Alphabet, the parent company of Waymo, quietly laid off 12,000 employees.

This one was also missed last week. The official autonomous vehicle technology partner for this year’s Super Bowl LVII, which will take place in Phoenix, is Waymo. In a statement, Waymo’s chief product officer Saswat Panigrahi said, “There is no bigger stage for our 24/7 ride-hailing service than transporting people to and from the airport and around downtown for the many exciting activities surrounding the Big Game.”

Electric automobiles
A startup called Bluedot provides EV drivers with a debit card that offers rewards and discounts on EV charging and other auto-related services.

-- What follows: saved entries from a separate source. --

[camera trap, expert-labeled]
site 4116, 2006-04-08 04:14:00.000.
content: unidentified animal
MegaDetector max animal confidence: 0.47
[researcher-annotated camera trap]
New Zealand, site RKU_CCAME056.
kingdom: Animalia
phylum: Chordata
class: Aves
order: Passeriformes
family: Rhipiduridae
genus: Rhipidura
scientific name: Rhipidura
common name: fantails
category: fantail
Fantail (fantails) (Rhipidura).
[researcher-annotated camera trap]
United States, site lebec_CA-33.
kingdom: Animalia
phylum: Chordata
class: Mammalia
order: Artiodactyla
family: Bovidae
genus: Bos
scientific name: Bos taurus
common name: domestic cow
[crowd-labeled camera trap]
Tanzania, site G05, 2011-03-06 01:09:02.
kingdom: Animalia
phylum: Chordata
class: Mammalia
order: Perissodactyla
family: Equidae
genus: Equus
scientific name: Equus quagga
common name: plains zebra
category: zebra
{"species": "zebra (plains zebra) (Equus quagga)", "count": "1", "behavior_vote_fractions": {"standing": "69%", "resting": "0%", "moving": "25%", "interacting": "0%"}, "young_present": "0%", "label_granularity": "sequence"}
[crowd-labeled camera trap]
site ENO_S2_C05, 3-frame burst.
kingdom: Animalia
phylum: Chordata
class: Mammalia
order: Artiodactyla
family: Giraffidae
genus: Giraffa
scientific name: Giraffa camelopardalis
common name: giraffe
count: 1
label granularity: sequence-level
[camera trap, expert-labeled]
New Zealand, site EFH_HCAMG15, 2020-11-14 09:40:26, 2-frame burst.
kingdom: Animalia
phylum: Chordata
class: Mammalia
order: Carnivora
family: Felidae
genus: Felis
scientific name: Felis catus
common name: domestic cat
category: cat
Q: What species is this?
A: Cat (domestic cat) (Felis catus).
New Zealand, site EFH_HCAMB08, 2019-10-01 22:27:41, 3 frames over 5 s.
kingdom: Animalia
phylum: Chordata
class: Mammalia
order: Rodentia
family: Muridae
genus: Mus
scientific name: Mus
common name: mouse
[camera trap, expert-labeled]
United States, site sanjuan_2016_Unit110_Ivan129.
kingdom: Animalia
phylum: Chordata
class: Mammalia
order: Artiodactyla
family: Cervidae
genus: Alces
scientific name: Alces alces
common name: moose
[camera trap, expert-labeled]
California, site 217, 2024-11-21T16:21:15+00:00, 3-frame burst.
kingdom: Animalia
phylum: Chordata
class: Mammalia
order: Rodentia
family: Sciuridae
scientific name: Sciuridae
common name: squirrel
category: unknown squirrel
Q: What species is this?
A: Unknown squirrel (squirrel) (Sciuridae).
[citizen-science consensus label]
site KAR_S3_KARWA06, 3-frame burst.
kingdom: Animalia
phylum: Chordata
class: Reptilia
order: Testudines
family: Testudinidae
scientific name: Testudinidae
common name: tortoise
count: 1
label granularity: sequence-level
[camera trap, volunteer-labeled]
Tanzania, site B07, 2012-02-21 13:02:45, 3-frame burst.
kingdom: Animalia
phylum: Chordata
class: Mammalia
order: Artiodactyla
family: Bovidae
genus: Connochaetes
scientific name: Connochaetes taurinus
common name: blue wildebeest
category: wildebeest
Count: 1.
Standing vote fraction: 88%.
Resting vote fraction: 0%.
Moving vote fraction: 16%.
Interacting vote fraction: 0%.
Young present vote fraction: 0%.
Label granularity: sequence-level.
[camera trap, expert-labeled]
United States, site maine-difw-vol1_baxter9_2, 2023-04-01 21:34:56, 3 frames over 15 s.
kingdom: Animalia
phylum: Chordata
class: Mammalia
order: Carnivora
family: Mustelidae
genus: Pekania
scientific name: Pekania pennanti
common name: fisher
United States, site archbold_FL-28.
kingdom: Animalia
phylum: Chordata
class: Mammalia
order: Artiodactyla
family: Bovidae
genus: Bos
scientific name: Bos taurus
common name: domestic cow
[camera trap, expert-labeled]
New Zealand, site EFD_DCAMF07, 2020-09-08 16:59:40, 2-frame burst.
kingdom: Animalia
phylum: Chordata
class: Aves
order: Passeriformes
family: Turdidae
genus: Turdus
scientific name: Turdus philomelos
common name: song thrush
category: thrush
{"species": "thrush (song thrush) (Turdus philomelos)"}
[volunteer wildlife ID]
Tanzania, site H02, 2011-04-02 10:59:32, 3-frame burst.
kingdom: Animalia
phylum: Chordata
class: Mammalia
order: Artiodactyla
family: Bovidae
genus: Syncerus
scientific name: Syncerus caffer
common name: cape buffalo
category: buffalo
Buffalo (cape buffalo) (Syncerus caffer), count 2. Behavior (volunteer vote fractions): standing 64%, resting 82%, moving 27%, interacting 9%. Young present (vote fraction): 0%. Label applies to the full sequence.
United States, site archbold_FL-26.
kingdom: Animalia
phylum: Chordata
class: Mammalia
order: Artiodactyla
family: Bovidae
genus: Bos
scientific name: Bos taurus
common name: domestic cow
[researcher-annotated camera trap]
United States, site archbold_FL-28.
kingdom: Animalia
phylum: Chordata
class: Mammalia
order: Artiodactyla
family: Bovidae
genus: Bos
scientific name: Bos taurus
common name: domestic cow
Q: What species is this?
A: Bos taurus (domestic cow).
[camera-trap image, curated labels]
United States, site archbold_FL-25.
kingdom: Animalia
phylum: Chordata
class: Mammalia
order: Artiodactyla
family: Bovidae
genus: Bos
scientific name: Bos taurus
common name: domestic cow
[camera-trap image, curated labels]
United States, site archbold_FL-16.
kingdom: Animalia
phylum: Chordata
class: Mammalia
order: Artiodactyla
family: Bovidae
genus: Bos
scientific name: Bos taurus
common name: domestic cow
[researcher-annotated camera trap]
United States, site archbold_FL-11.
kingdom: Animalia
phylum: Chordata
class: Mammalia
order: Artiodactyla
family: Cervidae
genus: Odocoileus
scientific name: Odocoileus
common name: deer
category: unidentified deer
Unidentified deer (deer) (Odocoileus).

In order to develop electric vehicles and other electrical goods like storage and generation, Honda will create a division.

Lightyear’s €250,000 flagship solar-powered EV, the Lightyear 0, has stopped production. Instead, it will focus on the Lightyear 2, its second production model, which will cost a modest €40,000.

This week, Tesla released its Q4 and annual earnings report. With $24.3 billion, the company outperformed Wall Street predictions in the fourth quarter. Tesla’s energy products also saw record deployments. Separately, Tesla invested $3.6 billion in the construction of two new facilities in Nevada: a factory that will produce 100 GWh of battery cells and the first high-volume factory for Semi trucks.

Toyota and Enel X Way have partnered to provide Toyota and Lexus drivers with access to the latter’s domestic and street charging services. Over 300 electric vehicles (EVs) have been ordered for first-run production, along with over €85 million in related revenue, according to Volta Trucks.


For speaking out and protesting about unfair working conditions, ride-hailing gig workers in India on platforms like Uber, Ola, and Swiggy are facing blocked accounts and other backlash.

Wait-time fees, or costs incurred if a Lyft driver must wait for a passenger upon pickup, have been introduced by Lyft. They’ve been with Uber since 2016. For standard rides, Lyft’s new fees begin to accrue two minutes after the scheduled arrival time and five minutes after Black and Black XL.

According to Uber CEO Dara Khosrowshahi, the company has no plans to make significant job cuts. Here’s making sure he keeps his word.

Ken Manget was appointed CFO of Canoo. Former interim CFO Ramesh Murthy will remain senior vice president of finance and chief accounting officer.